The campaign is called ``Wake Up America.''
``We want to reach the Anglo and African-American people so they
understand
the problem of Elian and what really happened,'' said Jorge Rodriguez,
owner of
WWFE La Poderosa (670 AM).
``We want to show them that there is an injustice being committed
against the
boy, first in the violent form they took him out of the home,
and secondly in the
way they intend to send him back to a totalitarian system where
there are no
parental rights.''
The first billboards will show the now-famous photograph of Elian
in front of a
helmeted Border Patrol agent brandishing a submachine gun, accompanied
by a
quote from Thomas Jefferson: ``The God who gave us life gave
us liberty at the
same time. The hand of force may destroy but cannot disjoin them.''
Leasing the billboards for one month costs $228,000, Rodriguez
said. But he
believes the station can raise the money. They have collected
nearly $60,000 so
far, mostly small donations by radio listeners. ``We got 74 checks
today,''
Rodriguez said at 2 p.m. Friday.
He says Cuban Americans in some of the target cities -- including
New York,
Washington, Chicago, Houston, Los Angeles, Denver, San Francisco
and Little
Rock, capital of President Bill Clinton's home state -- will
help pay for the
billboards.
Carlos D'Mant, host of the 4 p.m. Rush Hour talk show, said he
came up with the
idea after hearing from frustrated listeners who could not understand
why the
American public would support the federal raid, as well as returning
the rafter boy
to Cuba with his father. Elian, who left Cuba with his mother,
was found at sea on
Thanksgiving Day. His mother drowned in the voyage.
``The listeners were frustrated,'' said D'Mant, who presented
the plan on the air
and was surprised by the response. ``I didn't expect it to take
off so well.''
People are walking in with donations topping about $7,000 a day,
D'Mant said.
``They range from $2 to the biggest so far, $500.'' The station
has also been
approached by other stations about a radio marathon.
Since the station can be heard and seen through the Internet,
people also called
from other states, D'Mant said.
And that was the point -- to take the message to middle America.

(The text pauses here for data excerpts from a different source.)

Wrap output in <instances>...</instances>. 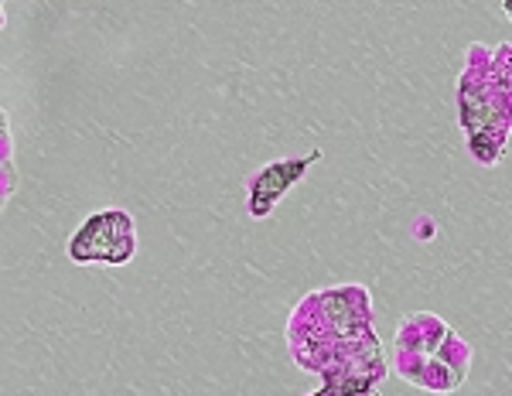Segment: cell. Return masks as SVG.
I'll return each mask as SVG.
<instances>
[{
  "label": "cell",
  "mask_w": 512,
  "mask_h": 396,
  "mask_svg": "<svg viewBox=\"0 0 512 396\" xmlns=\"http://www.w3.org/2000/svg\"><path fill=\"white\" fill-rule=\"evenodd\" d=\"M134 219L120 209L96 212L69 239V257L76 263H123L134 257Z\"/></svg>",
  "instance_id": "cell-1"
},
{
  "label": "cell",
  "mask_w": 512,
  "mask_h": 396,
  "mask_svg": "<svg viewBox=\"0 0 512 396\" xmlns=\"http://www.w3.org/2000/svg\"><path fill=\"white\" fill-rule=\"evenodd\" d=\"M315 158H321V154H311V158L294 161V164L291 161H280V164H270V168H263L260 178L253 181V198H256L253 209L260 205V198H267V209H270V205H274L277 198L284 195L287 188H291L294 181L304 175V168H308V164L315 161ZM267 209H263V212H267Z\"/></svg>",
  "instance_id": "cell-2"
}]
</instances>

``I don't need anyone to give me four free billboards in Hialeah,''
D'Mant said.
``That's not where we need the message to go. I have nothing
to sell there.''
The first billboards are expected to go up as soon as June 3,
but Rodriguez said
the idea is to lease them for six months and change the message
periodically:
``We want to have a different message almost every month.'' Other
quotes tacked
on to the AP photo of the raid belong to Martin Luther King Jr.
and John F.
Kennedy.
The station and other exile groups have used advertising to try
to sway public
opinion before.
Billboards were leased in Canada and Spain to discourage tourism
to the
communist island and also at the Atlanta Olympics to send a message
to Cuban
delegates.
La Poderosa also was behind a campaign of postcards bearing the
image of Elian
and his mother which were addressed to the White House.